Thank you for the response, Sean. Sorry for the late reply. On 28.11.2025 18:16, Sean Mooney wrote:
On 28/11/2025 12:44, Karol Klimaszewski wrote:
Hello,
In my company (CloudFerro) we have developed two features related to nova ephemeral storage (with libvirt virt driver) - "SPDK-based ephemeral storage backend" and "Multiple ephemeral storage backend handling" (both described below). Would these features be appropriate to be added to upstream? we would need to know a little more about them to say but in princiape both could be one note on wording
ephamal sotage in nova referes pirmarlay to addtion no root disks allocated by nova for a vm i.e. flaovor.epheral_gb
general sotage that is provided by nova is "nova provisioned storage"
i avoid using the term ephemeral storage to refer to the nova vm root disk.
OK, thanks for the clarification!
If yes, then should I start with creating a blueprint and proposing a spec for each of them so it is more clear what we want to introduce?
Of course not both at once, since there is some code that makes one work with the other. For us it would probably be best if we upstreamed "SPDK-based ephemeral storage backend" first and then upstreamed "Multiple ephemeral storage backend handling"
ack so you woudl first like to add a new images_type backend for using vhost-user wiht virtio blk device back by SPDK correct? that woudl allow you to have some host with spdk backed storage and other with rbd or qcow for examples
then once that capablity is avaiabel work on allowing a single host to have multiple stroage backends enabled at the same time so you nolonger need to partion your cloud into diffent hosts of different stoage backend correct?
Yes, that is correct.
Description of SPDK-based ephemeral storage backend:
We add a new possible value for [libvirt]/images_type in nova.conf: spdk_lvol. If this value is set then local disks of instances are handled as logical volumes (lvols). of locally run SPDK instance (on the same compute as VM). See https://spdk.io/doc/logical_volumes.html#lvol for docs on this subject. These are essentially a part of local NVMe disk managed by SPDK.

* [Given records]:
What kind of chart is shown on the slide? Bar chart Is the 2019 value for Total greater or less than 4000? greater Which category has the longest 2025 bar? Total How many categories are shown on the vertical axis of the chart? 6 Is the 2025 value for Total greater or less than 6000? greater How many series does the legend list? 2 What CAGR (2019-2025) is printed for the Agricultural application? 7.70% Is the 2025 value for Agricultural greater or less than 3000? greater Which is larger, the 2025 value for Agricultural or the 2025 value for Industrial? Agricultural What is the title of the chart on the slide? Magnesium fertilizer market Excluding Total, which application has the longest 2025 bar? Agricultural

--

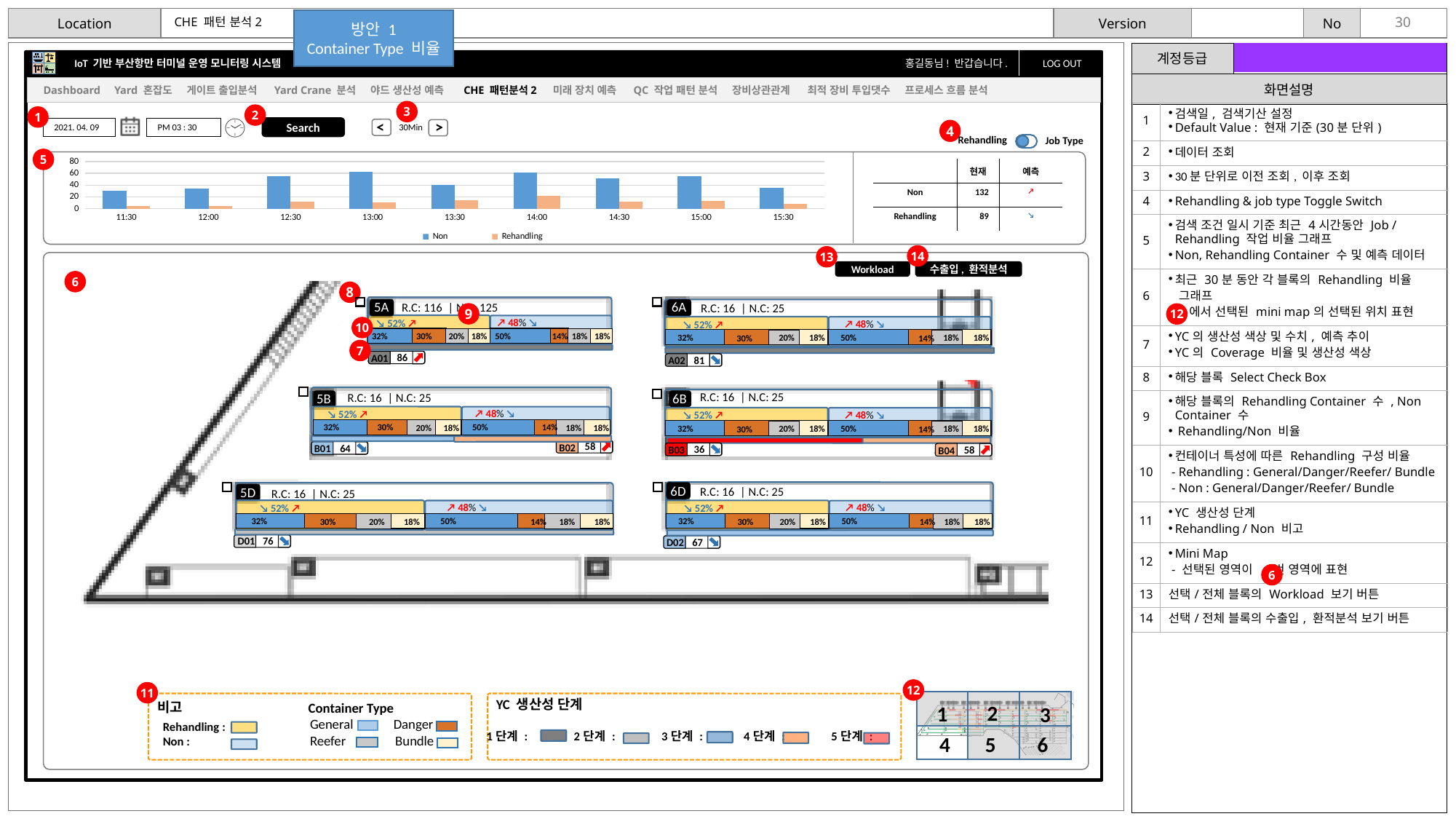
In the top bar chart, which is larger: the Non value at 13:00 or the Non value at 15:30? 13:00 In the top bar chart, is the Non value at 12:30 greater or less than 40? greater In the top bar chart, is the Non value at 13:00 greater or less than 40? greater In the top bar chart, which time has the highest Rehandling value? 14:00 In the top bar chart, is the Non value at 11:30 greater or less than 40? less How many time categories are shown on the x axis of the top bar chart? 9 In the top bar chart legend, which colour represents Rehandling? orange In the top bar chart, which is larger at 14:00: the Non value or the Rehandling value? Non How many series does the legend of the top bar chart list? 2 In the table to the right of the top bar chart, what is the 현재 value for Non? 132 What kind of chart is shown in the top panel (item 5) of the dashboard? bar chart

* [Required tasks]:
A – Write out word for word the part of the nova storage thread that opens with the words containing "ack so you woudl" and closes with "managed by SPDK.".
B – Summarize the nova storage thread in two sentences.
Use only the thread itself, not the records.

* [Answers provided]:
A –
ack so you woudl first like to add a new images_type backend for using vhost-user wiht virtio blk device back by SPDK correct? that woudl allow you to have some host with spdk backed storage and other with rbd or qcow for examples
then once that capablity is avaiabel work on allowing a single host to have multiple stroage backends enabled at the same time so you nolonger need to partion your cloud into diffent hosts of different stoage backend correct?
Yes, that is correct.
Description of SPDK-based ephemeral storage backend:
We add a new possible value for [libvirt]/images_type in nova.conf: spdk_lvol. If this value is set then local disks of instances are handled as logical volumes (lvols). of locally run SPDK instance (on the same compute as VM). See https://spdk.io/doc/logical_volumes.html#lvol for docs on this subject. These are essentially a part of local NVMe disk managed by SPDK.

B – Karol Klimaszewski asks whether two features CloudFerro built for nova ephemeral storage with the libvirt driver, an SPDK-based ephemeral storage backend and multiple ephemeral storage backend handling, would suit upstream. Sean Mooney restates the plan as first adding an SPDK-backed images_type backend and then letting one host run several storage backends, which Karol confirms; the SPDK backend adds a spdk_lvol value for [libvirt]/images_type so that instance local disks become logical volumes of a local SPDK instance.